Jean-Claude Van Damme

Jean-Claude Camille François Van Varenberg

7,7
20 483 oceny gry aktorskiej
powrót do forum osoby Jean-Claude Van Damme

Witam. Jak się wam podobała rola Van Damma w "Niezniszczalnych 2"? Ja dawno nie
widziałem go w tak dobrej roli! Mimo, że kojarzy mi się on raczej z pozytywnymi bohaterami,
jako czarny charakter dał z siebie 100%. A walka ze Sly'em była po prostu świetna.

robert2207

Spisał się na 5-kę . Gdyby troszkę więcej powalczył tam gdzie trzeba, to byłaby 6-ka. Ale ja nie narzekam, bo nie mam na co.

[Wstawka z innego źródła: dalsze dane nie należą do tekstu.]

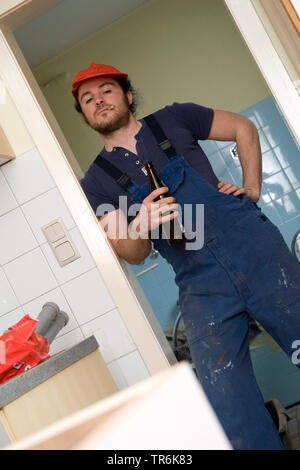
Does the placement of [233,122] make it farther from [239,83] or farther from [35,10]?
[239,83]

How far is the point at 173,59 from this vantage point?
3.82 m

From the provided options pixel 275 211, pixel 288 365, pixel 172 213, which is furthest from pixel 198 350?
pixel 275 211

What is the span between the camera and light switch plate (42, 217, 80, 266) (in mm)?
1969

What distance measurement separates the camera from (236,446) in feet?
5.30

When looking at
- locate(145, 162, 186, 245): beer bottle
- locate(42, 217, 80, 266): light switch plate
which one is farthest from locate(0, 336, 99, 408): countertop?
locate(145, 162, 186, 245): beer bottle

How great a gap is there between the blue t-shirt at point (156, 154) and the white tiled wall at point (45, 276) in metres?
0.16

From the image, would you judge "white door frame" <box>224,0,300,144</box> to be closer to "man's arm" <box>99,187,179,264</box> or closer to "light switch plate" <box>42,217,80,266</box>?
"man's arm" <box>99,187,179,264</box>

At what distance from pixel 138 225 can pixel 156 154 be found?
298 millimetres

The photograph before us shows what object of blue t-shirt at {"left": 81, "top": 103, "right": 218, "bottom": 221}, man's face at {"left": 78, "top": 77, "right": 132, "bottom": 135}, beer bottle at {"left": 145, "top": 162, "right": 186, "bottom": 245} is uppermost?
man's face at {"left": 78, "top": 77, "right": 132, "bottom": 135}

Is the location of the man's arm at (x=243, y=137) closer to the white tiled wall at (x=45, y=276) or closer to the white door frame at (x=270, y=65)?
the white door frame at (x=270, y=65)

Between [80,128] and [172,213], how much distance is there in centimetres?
229

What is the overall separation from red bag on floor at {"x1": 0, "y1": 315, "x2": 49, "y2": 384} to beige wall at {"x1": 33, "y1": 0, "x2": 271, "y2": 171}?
7.87 ft

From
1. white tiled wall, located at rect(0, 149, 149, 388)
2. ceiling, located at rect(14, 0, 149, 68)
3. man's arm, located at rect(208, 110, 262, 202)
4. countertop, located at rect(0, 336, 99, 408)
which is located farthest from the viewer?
ceiling, located at rect(14, 0, 149, 68)

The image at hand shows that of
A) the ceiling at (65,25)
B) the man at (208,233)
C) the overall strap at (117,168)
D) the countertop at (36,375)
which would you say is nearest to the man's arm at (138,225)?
the man at (208,233)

A ciekawe jak w ''Uniwersalnym Żołnierzu 4'' wyjdzie mu rola drania? ;-)

robert2207

Van Naprawdę świetnie się spisał :) jako czarny charakter z pewnością najlepiej tu wypadł. Ogólnie Van Damme jest bardzo chwalony za tą rolę :)

prof_mateusz27

Van Damme =Prawdziwy bohater kina akcji http://www.youtube.com/watch?v=WOVuF-uFdfM

bradock

dokładnie

robert2207

Bardzo dobra rola, poradził sobie znakomicie

robert2207

Mi się nie podobał, liczyłem, ze zagra dobrego, ale skoro tak zdecydował. Ogólnie rola by i uszła, gdyby nie ostatnia walka ze Stallonem, o ile tak ją można nazwać, to była marna przepychanka. JCVD powinien pokazać coś z karate, a nie aby 2 razy kopnął.

robert2207

Nie odść jeszcze, że dobrze walczył, jak na swoje lata [52], to i świetnie zagrał wroga ekipy Stallone ze Scottem Adkinsem!

AdamBayern01

zgadzam sie ze wszystkimi i moze Van Damme wkoncu wroci na duze ekrany

robert2207

Tak była dobra aczkolwiek uważam że Sylvester Stallone nie poświęcił Jean Claude Van Damme należytej uwagi wyjaśnię moim zdaniem źle nakręcili film bo 90 % akcji i filmu skupia się na ekipie Niezniszczalnych ich rozmowach itp. tymczasem ekipie Jean Claude Van Damme poświęcono trzy sceny pierwsza zabójstwo młodego druga prace w kopalni plutonu i rozmowę z Hecktor i trzecia finałowa walka Sylvester Stallone i Jean Claude Van Damme jako sympatyk bohaterów kina akcji lat 80 i 90 na których to się wychowałem szanuję wszystkich tych panów, ale teraz powiem coś naprawdę od siebie nieco zawiodłem się właśnie na walce finałowej Barney Ross i Jean Vilain ponieważ po pierwsze myślałem że cała potyczka zajmie około 10 minut filmu, no bo umówmy się że główny zły w tej części był lepszy aniżeli agent CIA z pierwszej:) poza tym to sam Jean Claude Van Damme pierwsze starcie Jean Vilain nawała tymi swoimi kopniakami Barney Ross jest on ranny i obity ciągle zalicza glebę jakiś brzęk tłuczonego szkła itp. leżąc zakrwawiony na podłodze widać że mu ciężko że trafił na twardego przeciwnika i dopiero Drugie starcie tzw. zmiana w iście Stallone stylu:) tymczasem zaserwowano Nam zaledwie dwa kopniaki Jean Claude Van Damme a Sylvester Stallone rzuca Nim z dziesięć razy jak kukiełką wtf?! pytam się czy to jest ten Jean Claude Van Damme jakiego pamiętamy Go z KIckboxer z 1989 roku czy Uniwersalnego żołnierza z 1992 roku czuć megalomanię Sylvester Stallone która psuję rangę tej potyczki:) czy naprawdę myślą że jesteśmy tak naiwni a Ty co uważasz?

Art8

W sumie Jean-Claude mógł zadać więcej kopnięć, ale i tak sama walka bardzo mi się podoba - starcie dwóch gigantów kina akcji.

robert2207

A ja uważam, że była mocno przesadzona w zapowiedziach, i za bardzo się nastawiłem na naprawdę mocną akcję, stąd mój lekki niedosyt tą walką no powiedzmy sobie szczerze oglądając ją pierwszy raz byłeś z niej zadowolony w 100%, nie mógłbyś jej nic zarzucić?

robert2207

Zdecydowanie za krótka, w pierwszej części czarny charakter miał więcej czasu.